17. The facts of the present case, therefore, take on considerable importance for deciding whether a fresh tenancy was created in favor of Appellant No.1 or if Appellant No.1 became a tenant by holding over.
18. The admitted position is that on 10th July, 1991 a notice was given to Appellant No.1 to vacate the suit premises, in view of the fact that the period of one year for which he was entitled to retain the premises was due to expire on 12th August, 1991. In view of this, it cannot be said (unless there is something quite substantial to the contrary) that Respondents No.1 to 4 had any intention of initiating a relationship of landlord and tenant with Appellant No.1.
19. It is true that rent was being paid by Appellant No.1 to Respondent Nos.1 to 4 and that they were unreservedly accepting this amount, but I do not think this fact by itself would indicate that a new relationship had developed between Appellant No.1 and Respondents No.1 to 4. After all Appellant No.1 was using the premises belonging to Respondents No.1 to 4 and he was under an obligation to pay for its user. On the other hand, Respondents No.1 to 4 had no real option but to accept the amount tendered by Appellant No.1 because refusal would have unnecessarily opened a new arena of dispute. It is perhaps in view of this that neither Appellant No. 1 insisted on any rent receipt nor did Respondents No. 1 to 4 issue any rent receipt to him. There was, under the circumstances, no clear intention of the parties to treat the payments made by Appellant No.1 as rent for use and occupation of the suit premises. This is a concurrent finding of fact arrived at by both the courts below.

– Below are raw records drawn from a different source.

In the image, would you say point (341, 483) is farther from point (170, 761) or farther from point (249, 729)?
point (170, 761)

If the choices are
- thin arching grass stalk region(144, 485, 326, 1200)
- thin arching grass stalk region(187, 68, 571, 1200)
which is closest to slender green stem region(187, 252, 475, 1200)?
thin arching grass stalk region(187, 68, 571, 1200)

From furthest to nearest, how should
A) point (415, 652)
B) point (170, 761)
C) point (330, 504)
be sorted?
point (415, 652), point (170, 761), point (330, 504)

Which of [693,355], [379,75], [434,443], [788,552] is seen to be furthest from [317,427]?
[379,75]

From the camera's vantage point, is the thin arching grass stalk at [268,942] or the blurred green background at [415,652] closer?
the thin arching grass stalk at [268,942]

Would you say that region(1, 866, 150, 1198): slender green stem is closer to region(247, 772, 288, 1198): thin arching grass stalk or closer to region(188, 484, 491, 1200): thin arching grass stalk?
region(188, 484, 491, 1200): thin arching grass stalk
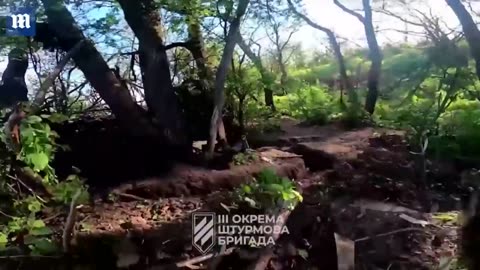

20. Both the Courts below have also noted that apart from anything else, there was no such plea taken up by the Appellants in the written statement filed by them before the learned Civil Judge. Learned counsel for the Appellants, however, pointed out one solitary sentence in paragraph 1 under the heading "reply on merits" wherein it is submitted that defendant No.2 (Appellant No.1) is occupying the suit premises as a tenant in his own independent right. Necessary facts on the basis of which such a conclusion has been arrived at in the written statement have not been pleaded by the Appellants in their written statement.
21. Consequently, I do not think it appropriate to disturb the concurrent finding of fact arrived at by both the Courts below to the effect that no fresh tenancy or establishment of a new relationship of landlord and tenant by holding over was pleaded by the Appellants in their written statement. Even if it was so pleaded, the facts of the case do not show any clear intendment on the part of both parties to create a tenancy which would bind them in respect of the suit premises. No perversity that has been brought to my notice in this regard in the conclusion of facts arrived at by both the Courts below.
22. I am of the opinion that the second appeal does not raise any substantial question of law which requires consideration.
23. Dismissed. The Appellant will pay costs of Rs.5,000/- to Respondents No.1 to 4.